Question
What does it mean that strength of relationships varies?
Quick Answer
Not all connections are equally strong — quantifying strength improves your model.
Not all connections are equally strong — quantifying strength improves your model.
Example: In 1973, Mark Granovetter surveyed 282 men in the Boston area about how they found their jobs. The result upended conventional thinking about relationships. Most job leads didn't come from close friends or family — the people with the strongest ties to the job seeker. They came from acquaintances: people the job seeker saw occasionally or rarely. Granovetter called this 'the strength of weak ties.' The finding wasn't that weak ties are better than strong ties in some absolute sense. It was that the strength of a tie determines what it can do for you. Strong ties provide emotional support, trust, and reliability. Weak ties provide novel information, bridge access to distant clusters, and exposure to opportunities your close circle would never surface. A relationship map that treats all connections as equal misses this entirely. It's the difference between knowing you have 500 LinkedIn connections and knowing which 12 of those connections actually move information that matters to your career.

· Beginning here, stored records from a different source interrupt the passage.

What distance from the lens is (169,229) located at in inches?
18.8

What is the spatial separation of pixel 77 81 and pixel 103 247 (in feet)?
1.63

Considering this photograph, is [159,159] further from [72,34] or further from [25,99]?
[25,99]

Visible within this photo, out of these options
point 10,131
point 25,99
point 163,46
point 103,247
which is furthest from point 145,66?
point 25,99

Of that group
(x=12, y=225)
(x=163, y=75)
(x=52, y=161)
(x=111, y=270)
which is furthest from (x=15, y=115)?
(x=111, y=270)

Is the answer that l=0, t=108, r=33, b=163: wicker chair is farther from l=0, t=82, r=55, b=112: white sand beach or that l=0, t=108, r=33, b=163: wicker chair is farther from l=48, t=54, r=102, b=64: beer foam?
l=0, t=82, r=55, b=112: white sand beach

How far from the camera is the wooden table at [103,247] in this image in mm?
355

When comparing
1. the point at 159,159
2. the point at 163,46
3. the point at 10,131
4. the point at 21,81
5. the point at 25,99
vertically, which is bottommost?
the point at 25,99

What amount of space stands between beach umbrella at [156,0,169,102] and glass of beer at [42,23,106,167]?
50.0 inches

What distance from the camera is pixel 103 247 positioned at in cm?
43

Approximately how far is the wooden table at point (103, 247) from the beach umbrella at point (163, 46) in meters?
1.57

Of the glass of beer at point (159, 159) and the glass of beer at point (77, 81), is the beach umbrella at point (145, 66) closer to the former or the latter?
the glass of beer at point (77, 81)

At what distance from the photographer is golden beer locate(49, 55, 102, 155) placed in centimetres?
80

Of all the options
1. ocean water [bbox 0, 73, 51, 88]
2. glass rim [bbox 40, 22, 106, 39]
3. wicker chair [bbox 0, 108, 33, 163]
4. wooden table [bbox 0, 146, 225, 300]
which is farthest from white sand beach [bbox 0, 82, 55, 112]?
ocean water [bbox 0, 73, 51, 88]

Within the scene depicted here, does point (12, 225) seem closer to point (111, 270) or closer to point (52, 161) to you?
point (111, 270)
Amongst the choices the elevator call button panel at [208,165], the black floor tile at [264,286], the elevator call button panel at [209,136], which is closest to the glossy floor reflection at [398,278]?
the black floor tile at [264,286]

Try this: Pick a domain where you maintain relationships — your professional network, your knowledge base, your project dependencies, your personal contacts. List ten relationships in that domain. Now assign each one a strength score from 1 (weakest) to 5 (strongest) based on explicit criteria you define. For social relationships, Granovetter suggested four dimensions: time invested, emotional intensity, mutual confiding, and reciprocal services. For knowledge relationships, you might use: frequency of reference, confidence in the connection, depth of evidence, and practical impact. After scoring, identify: (1) the strongest relationship that you've been underinvesting in, (2) the weakest relationship that might be a valuable bridge to new information, and (3) two relationships whose strength you assumed was equal but that your scoring reveals are quite different.